'Onlardan hakikati dinliyorduk'

  • 09:07 26 Aralık 2024
  • Güncel
Neslihan Kardaş 
 
MÊRDÎN - Nisêbîn-Qamişlo sınırında devam eden nöbet eyleminde yer alan kadınlar, gazetecilerin katledilmesine “Gazeteciler gerçekleri yansıtıyordu. Onlardan hakikati dinliyorduk. Gazeteciler hedef alındı. Kendi yaptıklarını gizlemek için gazetecileri katlettiler” sözleriyle tepki gösterdi.
 
İktidarın Kürt halkına yönelik inkar, imha ve asimilasyon politikaları her geçen gün daha da derinleşiyor. Kürt halkının diline, kültürün, kimliğine olan saldırıların yanı sıra halkın sesinin kısılması için iktidar elinden geleni yapıyor. 19 Aralık’ta Tişrîn Barajı ile Sirîn beldesi arasındaki yolda, haber takibi yapan gazeteciler Nazım Daştan ve Cihan Bilgin'in katledilmesi ise yürütülen savaş politikalarının bir somut örneği olarak gösteriliyor. 
 
13 Aralık’tan bu yana Kuzey ve Doğu Suriye’ye yönelik saldırıları protesto etmek için Mêrdîn’in Nisêbîn ilçesinde bulunan Qamişlo sınırında 14’üncü gününe giren nöbet eyleminde yer alan kadınlar, Özgür Basın’a yönelik saldırılara ilişkin konuştu.
 
‘Gazeteciler gerçekleri yansıtıyor’
 
Gazetecilerin katledilmesini istemedikleri ifade eden Emine Özen, Özgür Basın’ın gerçekleri yansıttığını vurguladı. Emine Özen, “Biz günlerdir Rojava’ya yönelik saldırıların son bulması için burada eylemdeyiz.

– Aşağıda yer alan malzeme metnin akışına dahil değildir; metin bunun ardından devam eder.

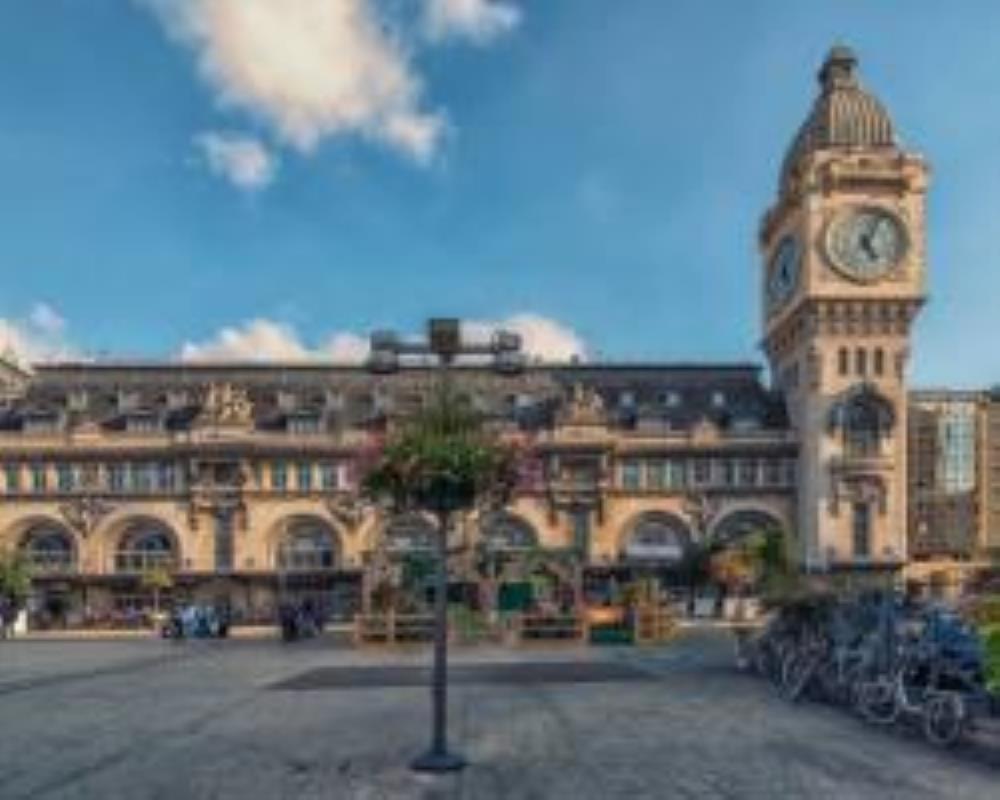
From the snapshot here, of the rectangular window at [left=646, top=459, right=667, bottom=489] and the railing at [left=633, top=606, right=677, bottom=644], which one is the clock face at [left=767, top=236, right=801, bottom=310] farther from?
the railing at [left=633, top=606, right=677, bottom=644]

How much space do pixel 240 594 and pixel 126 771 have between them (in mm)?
65533

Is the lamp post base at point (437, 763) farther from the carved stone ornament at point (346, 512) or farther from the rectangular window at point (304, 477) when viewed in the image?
the rectangular window at point (304, 477)

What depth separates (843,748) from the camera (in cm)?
1764

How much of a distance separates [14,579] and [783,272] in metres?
54.2

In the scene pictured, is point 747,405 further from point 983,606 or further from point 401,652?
point 983,606

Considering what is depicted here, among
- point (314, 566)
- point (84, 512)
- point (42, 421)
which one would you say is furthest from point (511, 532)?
point (42, 421)

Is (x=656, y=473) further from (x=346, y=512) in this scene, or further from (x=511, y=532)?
(x=346, y=512)

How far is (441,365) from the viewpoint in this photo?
1662cm

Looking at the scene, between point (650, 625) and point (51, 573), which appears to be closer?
point (650, 625)

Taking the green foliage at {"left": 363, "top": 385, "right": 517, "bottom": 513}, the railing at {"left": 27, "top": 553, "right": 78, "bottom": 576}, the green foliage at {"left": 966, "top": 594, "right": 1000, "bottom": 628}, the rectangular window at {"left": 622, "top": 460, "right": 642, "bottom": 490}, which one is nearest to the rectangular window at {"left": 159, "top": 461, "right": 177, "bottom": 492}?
the railing at {"left": 27, "top": 553, "right": 78, "bottom": 576}

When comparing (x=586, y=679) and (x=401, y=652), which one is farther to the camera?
(x=401, y=652)

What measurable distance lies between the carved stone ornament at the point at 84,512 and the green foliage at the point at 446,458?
66.9 metres

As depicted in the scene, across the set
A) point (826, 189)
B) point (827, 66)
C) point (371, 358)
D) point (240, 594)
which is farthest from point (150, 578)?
point (371, 358)

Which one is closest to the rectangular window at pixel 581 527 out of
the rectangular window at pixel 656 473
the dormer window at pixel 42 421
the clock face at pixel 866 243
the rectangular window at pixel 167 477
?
the rectangular window at pixel 656 473
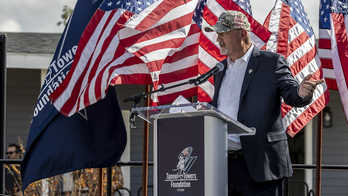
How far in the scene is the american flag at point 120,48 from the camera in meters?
3.55

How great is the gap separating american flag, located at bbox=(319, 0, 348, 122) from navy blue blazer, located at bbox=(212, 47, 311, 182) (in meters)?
1.80

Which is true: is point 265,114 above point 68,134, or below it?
above

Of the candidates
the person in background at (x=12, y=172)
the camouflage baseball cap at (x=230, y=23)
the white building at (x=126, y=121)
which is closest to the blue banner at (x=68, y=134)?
the camouflage baseball cap at (x=230, y=23)

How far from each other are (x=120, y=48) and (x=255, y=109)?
1.49m

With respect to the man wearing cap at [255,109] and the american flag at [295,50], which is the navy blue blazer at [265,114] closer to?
the man wearing cap at [255,109]

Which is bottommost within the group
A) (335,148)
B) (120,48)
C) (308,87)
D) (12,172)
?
(12,172)

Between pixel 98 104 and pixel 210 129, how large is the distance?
2095 mm

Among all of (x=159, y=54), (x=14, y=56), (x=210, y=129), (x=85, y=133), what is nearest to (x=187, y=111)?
(x=210, y=129)

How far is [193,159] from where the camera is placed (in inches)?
87.7

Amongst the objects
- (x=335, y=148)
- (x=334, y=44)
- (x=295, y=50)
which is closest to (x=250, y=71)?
(x=295, y=50)

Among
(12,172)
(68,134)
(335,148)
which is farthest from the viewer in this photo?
(335,148)

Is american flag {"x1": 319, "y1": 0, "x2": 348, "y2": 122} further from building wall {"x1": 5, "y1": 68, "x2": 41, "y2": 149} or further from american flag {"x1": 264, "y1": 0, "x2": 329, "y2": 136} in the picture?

Barış için buradayız ve bütün Avrupa ülkelerine çağrımız; Rojava’ya destek olmalarıdır” dedi.
 
‘Onlardan hakikati dinliyorduk’
 
Mikrofonumuza konuşan Zühriye Kayıka ise gazetecilere yönelik saldırıların zulüm olduğunu söyledi. Zühriye Kayıka, “Bizi bitiremeyecekler. Şehit edilen gazeteciler için de çok üzgünüz. Aklımızdan hiç çıkmıyorlar. Zaten gece gündüz onlardan hakikati dinliyorduk. Bazı gazeteciler, gerçekleri yansıtmıyordu. O yüzden biz katledilen iki gazeteciden hakikati dinliyorduk. İktidar hakikatin bilinmesini istemediği için o gazetecileri katletti. Onlara kör, sağır, dilsiz insanlar lazım. Hakikatin peşinde olan gazetecileri ya katlediyorlar ya  da tutukluyorlar. Ama bitmiyorlar. Onlar ölümle bitmezler. Biri gidiyor, 10 kişi onların yerini alıyor ve biz sonuna kadar onların arkasında olacağız. Katledilen gazeteciler tehlikelere rağmen haber takibi yaptılar. Bu sebepten onlarla gurur duyuyoruz. Sürünecek durumda bile olsak yine de gazetecilerimizin ve Rojava’nın arkasında duracağız. Biz, zulme karşıyız. Zulüm değil, barış istiyoruz. Ne kadar öldürülsek de barış demekten vazgeçmeyeceğiz” diye belirtti. 
 
‘Gazetecileri hedef aldılar’
 
Rojava için eylemde olduklarını paylaşan Hacer Avşin de, savaşın değil, adaletin sağlanmasını istediklerini dile getirdi. Gazetecilerin katledilmesini istemediklerini kaydeden Hacer Avşin, “Nerede biri ölse bizim yüreğimiz yanıyor. Bu zulüm artık son bulsun. Rojava’daki savaş son bulsun. Gazetecileri hedef aldılar. Biz kimsenin katledilmesini istemiyoruz” ifadelerini kullandı. 
 
‘Kürtlere tahammülleri yok’
 
Fatma Engel ise 14 gündür Rojava için nöbet eyleminde olduklarını söyledi. Fatma Engel, şöyle konuştu: “Gazetecilerimizi nasıl öldürüyorlar? Dünyanın neresinde gazeteciler öldürülüyor? Kendi yaptıklarını gizlemek için gazetecileri katlettiler. Onların taziyesine gittik, engellendik. Artık çocuklarımızın taziyesine bile gitmemize izin vermiyorlar. Biz barış talebiyle buradayız. Ben de Barış Annesiyim. Hiçbir annenin ağlamasını istemiyoruz. Biz ölüm istemiyoruz. Ama iktidar ölüm istiyor ve bizimle barışı sağlamıyor. Kürtlere tahammülleri yok. Kürtleri kabul etmiyorlar. Ama biz varız ve bizi bitiremeyecekler. Rojava’da hiçbir hakları yok ama yine de baskı uyguluyor. DAİŞ’i oraya gönderiyor. DAİŞ zaten onların kendisi. Çünkü destekliyor. Kanımızın son damlasına kadar halkımızla birlikte olacağız. Halkın üzerindeki baskı son bulana kadar burada olmaya devam edeceğiz.”